May 6, 2010
By Elisa Wood
Carbon dioxide emissions dropped significantly in the US in 2009. The economy played an obvious role; not so obvious was the influence of power generation and its increasing efficiency.
CO2 emissions have been trending down for the last decade by about 0.9%. But the 2009 drop was far more dramatic — 7% — the largest decline since the Energy Information Administration began keeping energy data more than 60 years ago.
This tells us a lot about just how bad economic conditions were. (As if we needed to be told!)
Compare the last decade to the previous one and you get the picture. Our gross domestic product grew about 3.3% from 1990 to 1999 then dropped by about half for the next decade, with much of the decline attributable to the recent miserable financial situation, according to a May 5 EIA report.
CO2 levels tell us about the economy because emissions are produced by power plants and transportation fuels. The better the economy the more energy we use and presumably the more CO2 we produce. For example, we consumed only 13,277 thousand barrels of petroleum per day for transportation in 2009, down from 14,287 thousand barrels per day two years earlier, a 7.1 percent drop.
But here is where it gets interesting. Even with the economy falling over the cliff, emissions should have grown a little bit, about 0.6% to 0.7%, based on past scenarios, so what changed? Why did CO2 emissions drop instead.
EIA says power plant efficiency played a big role. We have been moving toward greater use of highly efficient natural gas-fired plants, which are less carbon intensive than coal-fired generation, our largest electricity source. From 2000 to 2008, the US added about 120 gigawatts of natural gas combined cycle generation.
“If the emissions intensity had not changed and emissions had risen at the same rate as generation, they would have reached 456 million metric tons in 2009. Therefore, the increased efficiency of new generation capacity resulted in avoided emissions of 82 million metric tons of carbon dioxide,” EIA said.
Several market factors played a role in our construction of new natural gas-fired plants. This type of plant is relatively easy and quick to build (unlike nuclear power), and it does not face the kind of environmental opposition of coal-fired generation. In addition, market pricing favored natural gas in 2009. Coal prices rose 6.8% from 2008 to 2009 while natural gas prices fell 48%, according to EIA.
Our addition of wind farms to the grid and our greater use of nuclear power also played a role in carbon reductions, although less so than natural gas efficiency, says the report.

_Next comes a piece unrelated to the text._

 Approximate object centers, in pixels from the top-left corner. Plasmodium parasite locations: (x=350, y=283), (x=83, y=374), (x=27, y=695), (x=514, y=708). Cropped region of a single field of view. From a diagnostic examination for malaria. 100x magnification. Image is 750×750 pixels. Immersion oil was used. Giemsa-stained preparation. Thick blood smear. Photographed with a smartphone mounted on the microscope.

So, economic forces favored the efficient choice. But what will happen when the economy revives? Natural gas prices are known for their volatility; spikes can be dramatic when supplies tighten and natural gas can fall out of favor.
I won’t pretend to be a fortune teller on energy prices and supply choices. EIA, however, appears to think that even when the economy rebounds our energy supply mix will still trend toward lower emissions, with most new power demand met with gas-fired generation and renewables.
“If coal, which was more heavily impacted by the recent economic downturn than other energy sources, rebounds disproportionately, the carbon intensity of the energy supply could rise above the 2009 level. However, longer-term trends continue to suggest decline in both the amount of energy used per unit of economic output and the carbon intensity of our energy supply, which both work to restrain emissions,” the report says.
The role of gas-fired generation is a large topic within inner-utility and power planning circles. But the resource tends to be ignored by the green community. Clearly, though, if you are a CO2 watcher, this power source is important to keep an eye on as we piece together our future energy puzzle.